In her landmark essay “Total Domination,” Arendt demonstrates that when an authoritarian regime completely regulates the rules of society, that regime has the power to alter human nature. In the case of the Holocaust, the Nazis eliminated spontaneity as a form of human behavior through concentration camps, transforming “the human personality into a mere thing.”
Since the diary of Anne Frank was a major inspiration for the book, the connection becomes all the more pertinent and alarming. The Nazis were able to eliminate human empathy and spontaneity, and Ogawa shows us a regime certainly with the power to destroy human memory as we know it.
The possibilities of the human body
Ogawa also writes about the human body as a metaphor, capable of expansion, modification, destruction, and regeneration. This mind-bending concept plays out throughout her many novels and stories and builds on a literary tradition stretching as far afield as Africa (especially the Cameroonian philosopher Achille Mbembe).
This theme plays a large role in Ogawa’s early success “The Pregnancy Diary,” where Ogawa explores the effects of pregnancy on the female body. Her untranslated short story “Selling Tears” centers on a troupe of musicians who make instruments out of their own bodies; another untranslated story, “E.B.’s Impossible Dream,” is about a boy born and raised in an elevator, who only grows to the perfect miniature size for his job as an elevator boy even as an adult.
“The Memory Police” again shows us how the human body can be transformed and controlled. The protagonist’s left leg — and eventually her entire body — is made to disappear, no different from the roses and novels previously vanished from the island.
But this utter erasure of the human ability to remember is far from metaphorical. In fact, it has happened in history before.
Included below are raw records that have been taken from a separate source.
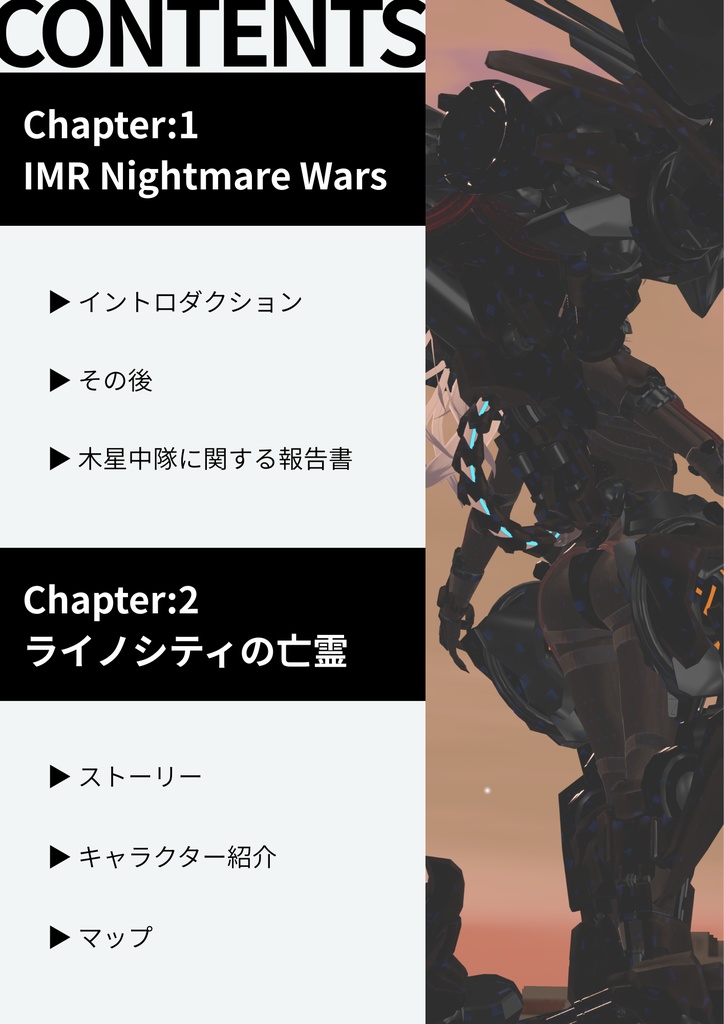 CONTENTS

Chapter:1
IMR Nightmare Wars

▶ イントロダクション

▶ その後

▶ 木星中隊に関する報告書

Chapter:2
ライノシティの亡霊

▶ ストーリー

▶ キャラクター紹介

▶ マップ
“R massaged my disappeared leg,” Ogawa writes. “He worked at it for a long time, as though he thought his efforts might bring it back. . . . [But] no warmth, no sensation at all came to my leg from his touch.” Even though the narrator’s leg clearly still exists, in a way, it doesn’t exist at all. A reader can’t tell if Ogawa is telling us that these bodily transformations and disfigurations are metaphorical or real — and that’s exactly the point.
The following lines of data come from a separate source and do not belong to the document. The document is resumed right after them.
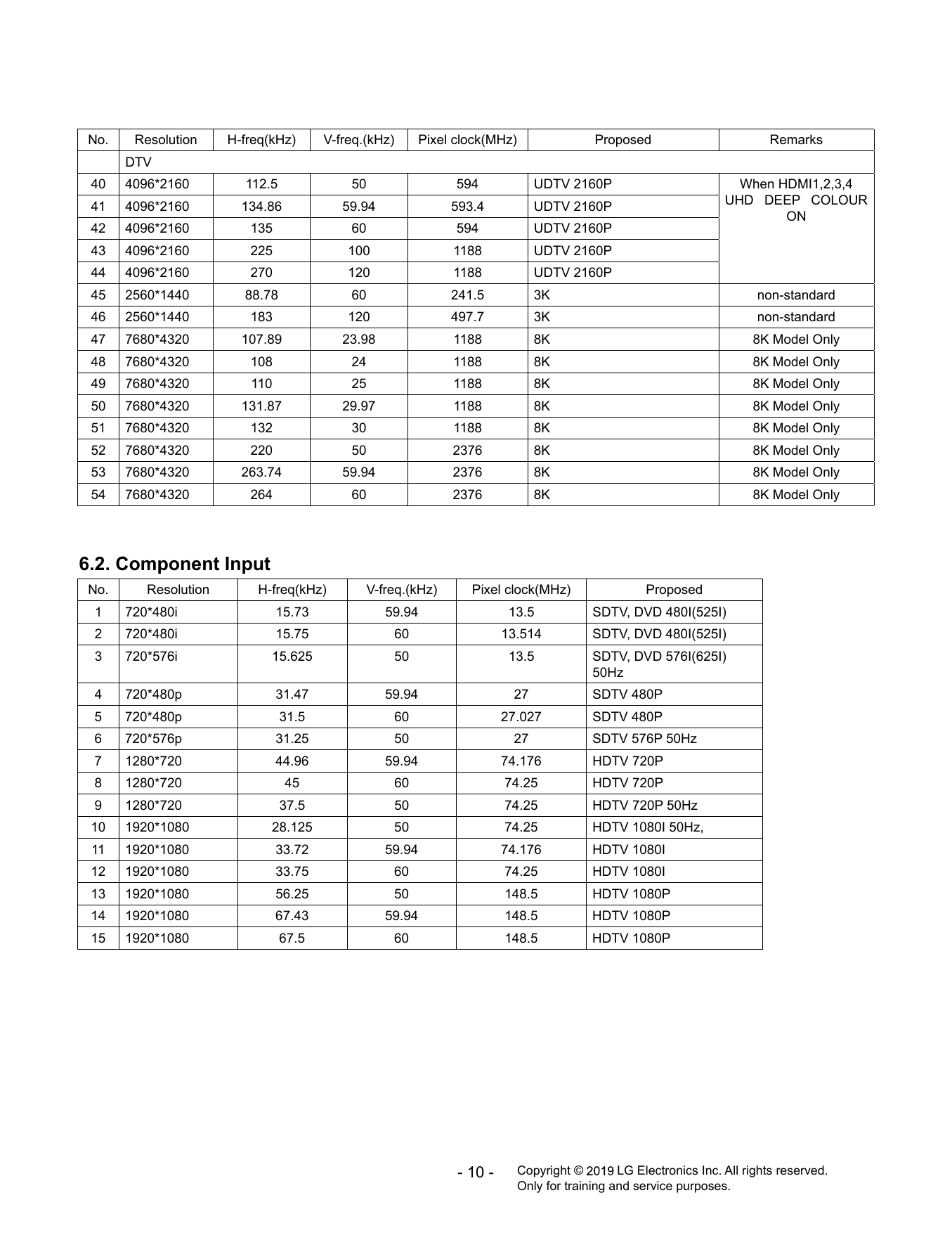 | No. | Resolution | H-freq(kHz) | V-freq.(kHz) | Pixel clock(MHz) | Proposed | Remarks |
|---|---|---|---|---|---|---|
| | DTV | | | | | |
| 40 | 4096*2160 | 112.5 | 50 | 594 | UDTV 2160P | When HDMI1,2,3,4 UHD DEEP COLOUR ON |
| 41 | 4096*2160 | 134.86 | 59.94 | 593.4 | UDTV 2160P | |
| 42 | 4096*2160 | 135 | 60 | 594 | UDTV 2160P | |
| 43 | 4096*2160 | 225 | 100 | 1188 | UDTV 2160P | |
| 44 | 4096*2160 | 270 | 120 | 1188 | UDTV 2160P | |
| 45 | 2560*1440 | 88.78 | 60 | 241.5 | 3K | non-standard |
| 46 | 2560*1440 | 183 | 120 | 497.7 | 3K | non-standard |
| 47 | 7680*4320 | 107.89 | 23.98 | 1188 | 8K | 8K Model Only |
| 48 | 7680*4320 | 108 | 24 | 1188 | 8K | 8K Model Only |
| 49 | 7680*4320 | 110 | 25 | 1188 | 8K | 8K Model Only |
| 50 | 7680*4320 | 131.87 | 29.97 | 1188 | 8K | 8K Model Only |
| 51 | 7680*4320 | 132 | 30 | 1188 | 8K | 8K Model Only |
| 52 | 7680*4320 | 220 | 50 | 2376 | 8K | 8K Model Only |
| 53 | 7680*4320 | 263.74 | 59.94 | 2376 | 8K | 8K Model Only |
| 54 | 7680*4320 | 264 | 60 | 2376 | 8K | 8K Model Only |

6.2. Component Input

| No. | Resolution | H-freq(kHz) | V-freq.(kHz) | Pixel clock(MHz) | Proposed |
|---|---|---|---|---|---|
| 1 | 720*480i | 15.73 | 59.94 | 13.5 | SDTV, DVD 480I(525I) |
| 2 | 720*480i | 15.75 | 60 | 13.514 | SDTV, DVD 480I(525I) |
| 3 | 720*576i | 15.625 | 50 | 13.5 | SDTV, DVD 576I(625I) 50Hz |
| 4 | 720*480p | 31.47 | 59.94 | 27 | SDTV 480P |
| 5 | 720*480p | 31.5 | 60 | 27.027 | SDTV 480P |
| 6 | 720*576p | 31.25 | 50 | 27 | SDTV 576P 50Hz |
| 7 | 1280*720 | 44.96 | 59.94 | 74.176 | HDTV 720P |
| 8 | 1280*720 | 45 | 60 | 74.25 | HDTV 720P |
| 9 | 1280*720 | 37.5 | 50 | 74.25 | HDTV 720P 50Hz |
| 10 | 1920*1080 | 28.125 | 50 | 74.25 | HDTV 1080I 50Hz, |
| 11 | 1920*1080 | 33.72 | 59.94 | 74.176 | HDTV 1080I |
| 12 | 1920*1080 | 33.75 | 60 | 74.25 | HDTV 1080I |
| 13 | 1920*1080 | 56.25 | 50 | 148.5 | HDTV 1080P |
| 14 | 1920*1080 | 67.43 | 59.94 | 148.5 | HDTV 1080P |
| 15 | 1920*1080 | 67.5 | 60 | 148.5 | HDTV 1080P |

- 10 - Copyright © 2019 LG Electronics Inc. All rights reserved. Only for training and service purposes.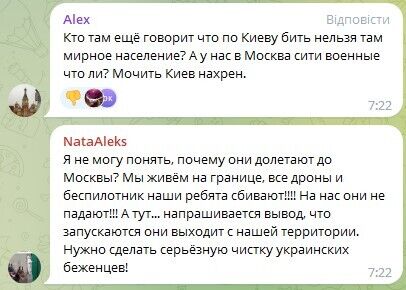 Alex
Відповісти
Кто там ещё говорит что по Киеву бить нельзя там мирное население? А у нас в Москва сити военные что ли? Мочить Киев нахрен.

7:22

NataAleks
Я не могу понять, почему они долетают до Москвы? Мы живём на границе, все дроны и беспилотник наши ребята сбивают!!!! На нас они не падают!!! А тут... напрашивается вывод, что запускаются они выходит с нашей территории. Нужно сделать серьёзную чистку украинских беженцев!
7:22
On top of it all, Ogawa also has plenty to say about femininity, patriarchy, and control. In “The Memory Police” as well as in stories like “The Housekeeper and the Professor” and the untranslated “The Professor’s Caretaker” (yes, the two are different), Ogawa tells stories about gender power dynamics and women struggling to break free from the control of men.
Ogawa’s novels demand rereading before you catch it all. She masterfully executes her signature literary form — a form of surrealism where metaphor becomes reality. Women losing their voices manifests as women literally being unable to speak. An elevator boy trapped by his job means that he is actually trapped in the elevator.
In an era where the definition of literary and artistic innovation is far from settled — after all, the year’s most beloved piece of art was a banana duct-taped to a wall — Ogawa displays the virtuosic feat of advancing five or six daunting philosophical dilemmas at once, strung like harp strings across beautiful and terrifying stories. It’s a titanic literary accomplishment worth recognizing.